My take is that big companies don't drive secular culture - they follow it. Big companies are incredibly conservative - in the sense that they don't change, they don't take risks, they keep doing what they were doing that seemed to work.
[link|http://www.pbs.org/wgbh/pages/frontline/shows/cool/etc/synopsis.html|Merchants of Cool]:
Of course, there is resistance to the commercial machine. FRONTLINE takes viewers to downtown Detroit, where media analyst Rushkoff speaks with teens at a concert by the Detroit-based Insane Clown Posse, purveyors of a genre of music that's become known as "rage rock." When asked to describe what appeals to them about such music, the teens invariably respond that it belongs to them; it hasn't yet been taken and sold back to them at the mall. Full of profanity, violence, and misogyny, rage rock is literally a challenge thrown up to marketers: just try to market this!

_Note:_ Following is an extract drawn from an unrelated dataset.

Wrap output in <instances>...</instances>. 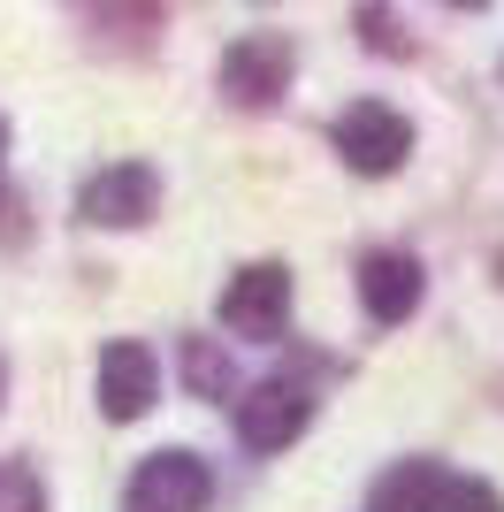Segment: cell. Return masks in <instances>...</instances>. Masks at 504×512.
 Returning <instances> with one entry per match:
<instances>
[{"label": "cell", "mask_w": 504, "mask_h": 512, "mask_svg": "<svg viewBox=\"0 0 504 512\" xmlns=\"http://www.w3.org/2000/svg\"><path fill=\"white\" fill-rule=\"evenodd\" d=\"M336 153H344V169H359V176H390V169H405V153H413V123L382 100H352L336 115Z\"/></svg>", "instance_id": "1"}, {"label": "cell", "mask_w": 504, "mask_h": 512, "mask_svg": "<svg viewBox=\"0 0 504 512\" xmlns=\"http://www.w3.org/2000/svg\"><path fill=\"white\" fill-rule=\"evenodd\" d=\"M283 314H291V268L283 260H252V268L230 276V291H222V329L230 337L268 344L283 337Z\"/></svg>", "instance_id": "2"}, {"label": "cell", "mask_w": 504, "mask_h": 512, "mask_svg": "<svg viewBox=\"0 0 504 512\" xmlns=\"http://www.w3.org/2000/svg\"><path fill=\"white\" fill-rule=\"evenodd\" d=\"M207 497H214V474L199 451H153L146 467L130 474L123 505L130 512H199Z\"/></svg>", "instance_id": "3"}, {"label": "cell", "mask_w": 504, "mask_h": 512, "mask_svg": "<svg viewBox=\"0 0 504 512\" xmlns=\"http://www.w3.org/2000/svg\"><path fill=\"white\" fill-rule=\"evenodd\" d=\"M153 207H161V176H153L146 161H115V169H100L77 192V214L92 230H138Z\"/></svg>", "instance_id": "4"}, {"label": "cell", "mask_w": 504, "mask_h": 512, "mask_svg": "<svg viewBox=\"0 0 504 512\" xmlns=\"http://www.w3.org/2000/svg\"><path fill=\"white\" fill-rule=\"evenodd\" d=\"M291 39L283 31H252V39H237L230 54H222V92H230L237 107H275L283 100V85H291Z\"/></svg>", "instance_id": "5"}, {"label": "cell", "mask_w": 504, "mask_h": 512, "mask_svg": "<svg viewBox=\"0 0 504 512\" xmlns=\"http://www.w3.org/2000/svg\"><path fill=\"white\" fill-rule=\"evenodd\" d=\"M314 421V398L298 383H252L245 398H237V444L245 451H283V444H298V428Z\"/></svg>", "instance_id": "6"}, {"label": "cell", "mask_w": 504, "mask_h": 512, "mask_svg": "<svg viewBox=\"0 0 504 512\" xmlns=\"http://www.w3.org/2000/svg\"><path fill=\"white\" fill-rule=\"evenodd\" d=\"M161 398V367L146 344H107L100 352V413L107 421H138Z\"/></svg>", "instance_id": "7"}, {"label": "cell", "mask_w": 504, "mask_h": 512, "mask_svg": "<svg viewBox=\"0 0 504 512\" xmlns=\"http://www.w3.org/2000/svg\"><path fill=\"white\" fill-rule=\"evenodd\" d=\"M420 291H428V276H420L413 253H367V260H359V306H367L382 329L413 314Z\"/></svg>", "instance_id": "8"}, {"label": "cell", "mask_w": 504, "mask_h": 512, "mask_svg": "<svg viewBox=\"0 0 504 512\" xmlns=\"http://www.w3.org/2000/svg\"><path fill=\"white\" fill-rule=\"evenodd\" d=\"M443 482H451V474H443L436 459H398V467L375 482L367 512H443Z\"/></svg>", "instance_id": "9"}, {"label": "cell", "mask_w": 504, "mask_h": 512, "mask_svg": "<svg viewBox=\"0 0 504 512\" xmlns=\"http://www.w3.org/2000/svg\"><path fill=\"white\" fill-rule=\"evenodd\" d=\"M184 375L199 398H230V375H222V352H214V337H191L184 344Z\"/></svg>", "instance_id": "10"}, {"label": "cell", "mask_w": 504, "mask_h": 512, "mask_svg": "<svg viewBox=\"0 0 504 512\" xmlns=\"http://www.w3.org/2000/svg\"><path fill=\"white\" fill-rule=\"evenodd\" d=\"M443 512H504V490L482 474H451L443 482Z\"/></svg>", "instance_id": "11"}, {"label": "cell", "mask_w": 504, "mask_h": 512, "mask_svg": "<svg viewBox=\"0 0 504 512\" xmlns=\"http://www.w3.org/2000/svg\"><path fill=\"white\" fill-rule=\"evenodd\" d=\"M0 512H46L39 474H31V467H16V459H0Z\"/></svg>", "instance_id": "12"}, {"label": "cell", "mask_w": 504, "mask_h": 512, "mask_svg": "<svg viewBox=\"0 0 504 512\" xmlns=\"http://www.w3.org/2000/svg\"><path fill=\"white\" fill-rule=\"evenodd\" d=\"M451 8H489V0H451Z\"/></svg>", "instance_id": "13"}, {"label": "cell", "mask_w": 504, "mask_h": 512, "mask_svg": "<svg viewBox=\"0 0 504 512\" xmlns=\"http://www.w3.org/2000/svg\"><path fill=\"white\" fill-rule=\"evenodd\" d=\"M0 161H8V123H0Z\"/></svg>", "instance_id": "14"}, {"label": "cell", "mask_w": 504, "mask_h": 512, "mask_svg": "<svg viewBox=\"0 0 504 512\" xmlns=\"http://www.w3.org/2000/svg\"><path fill=\"white\" fill-rule=\"evenodd\" d=\"M0 390H8V367H0Z\"/></svg>", "instance_id": "15"}]
</instances>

But marketers have accepted the challenge: rage rock is now big business. Not only has Insane Clown Posse become mainstream, but much bigger acts like Eminem and Limp Bizkit are breaking sales records and winning industry accolades in the form of Grammy nominations and other mainstream music awards.
In "The Merchants of Cool," correspondent Rushkoff details how MTV and other huge commercial outlets orchestrated the rise of Limp Bizkit--despite the group's objectionable lyrics--and then relentlessly promoted them on-air.
But in doing so, critics ask, is MTV truly reflecting the desires of today's teenagers, or are they stoking a cultural infatuation with music and imagery that glorifies violence and sex as well as antisocial behavior and attitudes?
In today's media-saturated environment, such questions, it seems, are becoming increasingly difficult to answer.
"It's one enclosed feedback loop," Rushkoff says. "Kids' culture and media culture are now one and the same, and it becomes impossible to tell which came first--the anger or the marketing of the anger."